* _Selected extract_
* * * * * * * * *

My grandparents, Jean and Louis Hall, introduced my sister and me to church when we were kids, taking us to Sunday school at their beloved St. Luke’s UMC in Memphis, TN, whenever we spent the weekend with them.

In my first year of college, a thriving United Methodist campus ministry in Murfreesboro, TN, led by Bill Campbell, helped me personally and consciously undergo God’s grace for the first time. Because of the theologically very diverse friends I made there, I experienced justification and assurance, and knew myself forgiven and freed by God. That experience of salvation, of meeting the risen Lord, gave me the spiritual power, at 19, to unashamedly come out as a gay man and to receive a different calling for life than the one I’d planned for myself.

A United Methodist seminary (hey, Candler School of Theology – Emory University!) prepared me well for ordained ministry amidst scholars and colleagues who were much more theologically liberal than me (hello, process theology friends!) and much more theologically conservative than me (what up, neo-Calvinists!). I wouldn’t have had it any other way.

* * * * * * * * *

Collected data:

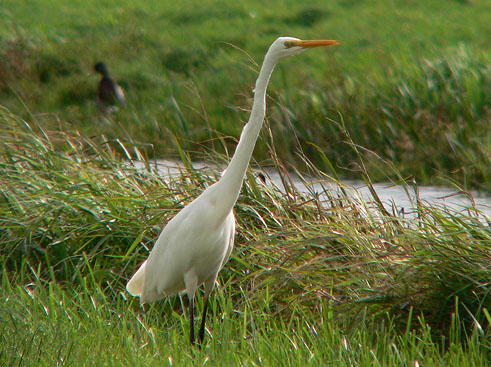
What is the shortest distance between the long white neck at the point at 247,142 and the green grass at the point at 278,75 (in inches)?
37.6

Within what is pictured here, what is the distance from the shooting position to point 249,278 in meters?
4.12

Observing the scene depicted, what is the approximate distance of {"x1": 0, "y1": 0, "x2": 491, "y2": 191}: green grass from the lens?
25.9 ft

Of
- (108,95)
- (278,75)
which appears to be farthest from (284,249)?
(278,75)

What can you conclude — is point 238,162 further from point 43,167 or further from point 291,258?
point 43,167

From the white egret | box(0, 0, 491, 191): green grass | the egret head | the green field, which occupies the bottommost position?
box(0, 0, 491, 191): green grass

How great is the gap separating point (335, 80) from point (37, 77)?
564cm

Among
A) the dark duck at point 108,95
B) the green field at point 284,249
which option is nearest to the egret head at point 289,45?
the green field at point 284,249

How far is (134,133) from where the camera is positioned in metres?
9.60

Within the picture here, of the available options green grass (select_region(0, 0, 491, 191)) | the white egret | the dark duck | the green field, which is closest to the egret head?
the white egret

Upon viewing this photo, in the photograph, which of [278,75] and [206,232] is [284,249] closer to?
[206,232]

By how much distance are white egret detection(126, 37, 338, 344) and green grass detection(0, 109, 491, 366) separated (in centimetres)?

* * * * * * * * *

* _Tasks to perform_
1. In the passage about the writer's path to ministry, who led the campus ministry in Murfreesboro?
2. Extend the passage about the writer's path to ministry, going on from its last sentence.

* _Responses by task_
1. Bill Campbell

2.
Three Chicago bishops (Joseph Sprague, Hee-Soo Jung, & Sally Dyck) have commissioned me, ordained me, taught me, and humbly listened to me when I pushed back at their interpretations. Because of them, I have been sent to serve with fabulous people in two established congregations (Glenview United Methodist Church and Holy Covenant Umc), a new congregation (Urban Village Church, Chicago), and now in Britain as a coach and general church staff in evangelism with theMethodist Church.

Life has been an adventure because of the people of The United Methodist Church. There has been joy and pain and doubt and drama and transformation and anger and capital-T Truth. To recall Jesus’s parable, it’s been a mixed field. Welcome to being human in Christ.

And welcome to being an institution. I think the nature of big institutions is that they’re mixed fields. They just are, more complicatedly mixed than even the individual human heart. Which makes them hard to love. And though I don’t know how precisely to say it, I guess I don’t actually *love* the institution. What would that even mean? What would it mean, really, to love a compressed set of political processes and agents called the General Conference? It’s necessary, of course, to have some ostensibly representative decision-making body, and I pray that the Holy Spirit fuels it, but does anyone actually love it?

But everywhere I go, with very, very few exceptions, I love – and like – the United Methodist people that I meet, even the ones I disagree with and who disagree with me.

I desperately want us to change. Since I came out 24 years ago now (!), I’ve been standing on the shoulders of giants and working with so many other sinners and saints for a rGospel-inclusive church, centered in the Good News of God in Jesus Christ and therefore increasingly open to repentance, transformation, santification, and world-changing ministry.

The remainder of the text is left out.